TEXTE FOURNI:
◇ ◇ ◇

Le partenariat à entretenir avec les pays du Sud relève avant tout d’une mission de coopération mais l’objectif est de développer des échanges équilibrés et profitables à la fois à l’ENGEES et au partenaire du pays du Sud. Le volet d’aide humanitaire n’est pas oublié mais s’effectue surtout par des associations d’étudiants que l’école encourage.

Capcampus
Selon vous, comment faire face à la compétition américaine qui place toujours ses écoles parmi les meilleures ?

Claude BERNHARD
Les critères d’excellence retenus pour le classement des établissements d’enseignement supérieur à l’échelle internationale portent en gros sur la production de la recherche et sur les moyens disponibles. La qualité de l’enseignement qui est difficile à évaluer est supposée être un corollaire de ces conditions nécessaires. Sur ces bases, pour faire face à la compétition américaine, il faut trois conditions :
- adosser résolument les établissements d’enseignement supérieur à la recherche
- regrouper les forces d’enseignement et de recherche au niveau local pour atteindre les masses critiques suffisantes
- donner des moyens aux établissements qui se situent aux mêmes niveaux qu’aux Etats-Unis.
Les universités européennes qui respectent ces critères sont dans la course et apparaissent dans les classements en bonne position. En France, les écoles d’ingénieurs manquent en général d’une taille et de l’adossement recherche suffisants. Les Universités sont souvent aussi de taille insuffisante et manquent de moyens.
Il me semble cependant que nous assistons actuellement à une vraie prise de conscience qui peut faire évoluer favorablement la situation.

Capcampus
Pouvez-vous nous citer trois arguments qui inciteraient les étudiants à venir étudier dans votre Ecole ?

Claude BERNHARD
- notre secteur d’activité – l’ingénierie de l’eau- qui est porteur d’avenir
- la reconnaissance de l’ENGEES par les milieux professionnels
- le dynamisme de l’environnement universitaire et de la recherche à Strasbourg, très ouvert sur l’international

 

o L’enseignement supérieur dans l’actualité

 

Capcampus
On oppose souvent les formations universitaires aux Grandes Ecoles, pensez-vous que seule la sélection fasse la différence ?

◇ ◇ ◇

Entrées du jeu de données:
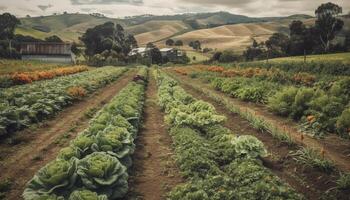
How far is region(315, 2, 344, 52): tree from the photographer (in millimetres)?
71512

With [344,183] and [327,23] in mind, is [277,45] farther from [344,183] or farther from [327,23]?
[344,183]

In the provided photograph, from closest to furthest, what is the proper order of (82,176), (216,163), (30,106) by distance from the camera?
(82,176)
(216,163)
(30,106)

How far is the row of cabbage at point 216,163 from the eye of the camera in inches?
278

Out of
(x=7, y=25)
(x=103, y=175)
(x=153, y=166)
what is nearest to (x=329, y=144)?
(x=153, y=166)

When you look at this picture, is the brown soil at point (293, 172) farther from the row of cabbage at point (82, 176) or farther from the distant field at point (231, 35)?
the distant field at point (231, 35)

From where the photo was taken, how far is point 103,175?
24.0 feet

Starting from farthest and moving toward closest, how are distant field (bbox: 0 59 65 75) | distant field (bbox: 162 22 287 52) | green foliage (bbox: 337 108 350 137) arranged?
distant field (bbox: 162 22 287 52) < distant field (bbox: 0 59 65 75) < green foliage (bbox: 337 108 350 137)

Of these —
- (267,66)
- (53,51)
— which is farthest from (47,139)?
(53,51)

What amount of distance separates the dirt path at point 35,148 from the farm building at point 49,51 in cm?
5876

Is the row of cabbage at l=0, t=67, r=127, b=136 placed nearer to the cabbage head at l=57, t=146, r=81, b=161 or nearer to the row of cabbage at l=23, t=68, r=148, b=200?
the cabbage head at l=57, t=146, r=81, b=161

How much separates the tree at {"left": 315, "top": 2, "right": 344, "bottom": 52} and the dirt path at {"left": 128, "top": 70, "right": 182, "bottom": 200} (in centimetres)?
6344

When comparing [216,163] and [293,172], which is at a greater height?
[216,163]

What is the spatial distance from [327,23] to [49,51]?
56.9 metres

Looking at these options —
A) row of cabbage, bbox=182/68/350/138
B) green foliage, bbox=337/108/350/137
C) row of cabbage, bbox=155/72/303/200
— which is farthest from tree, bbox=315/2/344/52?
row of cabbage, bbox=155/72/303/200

◇ ◇ ◇

LISTE DES TÂCHES:
**A.** Répondez aux questions suivantes à partir du texte fourni.
(i) Par qui s'effectue surtout le volet d'aide humanitaire ?
(ii) Sur quoi portent en gros les critères d'excellence retenus pour le classement international des établissements d'enseignement supérieur ?
(iii) Quel secteur d'activité est présenté comme celui de l'école ?
**B.** Dressez la liste complète des conditions que le texte fourni juge nécessaires pour faire face à la compétition américaine.

RÉPONSES AUX EXERCICES:
**A.**
(i) Par des associations d'étudiants que l'école encourage.
(ii) Sur la production de la recherche et sur les moyens disponibles.
(iii) L'ingénierie de l'eau.

**B.**
- Adosser résolument les établissements d'enseignement supérieur à la recherche.
- Regrouper les forces d'enseignement et de recherche au niveau local pour atteindre les masses critiques suffisantes.
- Donner des moyens aux établissements qui se situent aux mêmes niveaux qu'aux États-Unis.